So I did my introduction, and was extremely vague as I usually am. That won't get me any where, it never has, and never will.
I am 21 years old now, I was 15 when I killed my father. He was extremely abusive in the last few years he was alive. I can understand why tho. I was a very troubled child. I had a severe drug addiction at an young age.
He and I fought all the time. I'm a pretty big guy. He used to beat my ass pretty bad, but I started learning how to fight back. It got to the point that I loved to fight. It made me feel strong when nothing else did.
One night I was grounded for stealing several thousand dollars. I tried to leave the house to go get high with my friends.
He wasn't going to let that happen. I was dead set on leaving. This equation always ended in a physical altercation. It was inevitable.
We got into it pretty bad. He had some of his friends at the house, so I made sure to make it a good fight. I wanted them to know that I was not someone that he or his friends could mess with.

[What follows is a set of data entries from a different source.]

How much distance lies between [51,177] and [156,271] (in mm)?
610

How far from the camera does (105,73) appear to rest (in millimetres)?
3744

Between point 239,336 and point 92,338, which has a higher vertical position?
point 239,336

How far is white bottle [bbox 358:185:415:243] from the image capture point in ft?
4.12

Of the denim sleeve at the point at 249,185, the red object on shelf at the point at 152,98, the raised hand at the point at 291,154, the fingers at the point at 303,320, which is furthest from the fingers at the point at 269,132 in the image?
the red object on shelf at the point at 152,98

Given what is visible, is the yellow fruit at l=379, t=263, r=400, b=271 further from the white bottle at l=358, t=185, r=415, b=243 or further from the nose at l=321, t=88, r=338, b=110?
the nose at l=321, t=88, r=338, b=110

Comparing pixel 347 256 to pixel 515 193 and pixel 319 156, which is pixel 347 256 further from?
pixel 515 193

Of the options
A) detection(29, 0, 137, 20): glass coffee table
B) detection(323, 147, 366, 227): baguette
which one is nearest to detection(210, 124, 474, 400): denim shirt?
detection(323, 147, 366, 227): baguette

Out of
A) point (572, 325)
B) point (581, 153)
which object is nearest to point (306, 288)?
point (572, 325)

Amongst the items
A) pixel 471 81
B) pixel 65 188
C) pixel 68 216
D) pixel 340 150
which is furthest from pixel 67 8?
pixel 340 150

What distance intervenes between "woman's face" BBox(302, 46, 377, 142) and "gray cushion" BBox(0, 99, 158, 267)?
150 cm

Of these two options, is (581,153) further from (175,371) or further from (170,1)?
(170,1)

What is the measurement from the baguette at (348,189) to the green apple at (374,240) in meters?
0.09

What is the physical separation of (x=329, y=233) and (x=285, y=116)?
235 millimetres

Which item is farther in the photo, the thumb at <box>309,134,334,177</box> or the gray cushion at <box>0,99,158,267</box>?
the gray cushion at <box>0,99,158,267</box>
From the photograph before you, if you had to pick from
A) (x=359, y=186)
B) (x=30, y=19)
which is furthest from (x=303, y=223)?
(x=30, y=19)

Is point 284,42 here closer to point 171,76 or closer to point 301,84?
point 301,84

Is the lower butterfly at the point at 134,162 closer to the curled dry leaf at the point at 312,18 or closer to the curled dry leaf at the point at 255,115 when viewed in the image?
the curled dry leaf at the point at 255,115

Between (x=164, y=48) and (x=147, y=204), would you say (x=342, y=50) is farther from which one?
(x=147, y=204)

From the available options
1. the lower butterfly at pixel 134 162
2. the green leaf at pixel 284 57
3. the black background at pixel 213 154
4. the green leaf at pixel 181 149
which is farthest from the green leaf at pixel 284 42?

He and I threw several punches back and forth. I took off my belt and I hit him in the face. Then I hit him pretty hard in the chest, and I took off running. I swallowed a hand full of xanax that were in my pocket because I saw a policeman turning on to our street.
He arrested me and I shortly passed out in the police car, the last thing that I saw was an ambulance with its sirens blaring heading towards my house. I woke up in the police station being interrogated by two detectives. I knew at that moment he had died. I showed no emotion, and have not really shown any since that night.
However, It eats me alive on the inside every day to the point that I cannot maintain any type of normal life. I am a drug addict, and I do not know what stability is. Since his death I have not stayed in a single place for more than 6 months. I can't hold healthy relationships with anyone. I don't trust anyone. If emotion is ever visible, it is only anger and rage.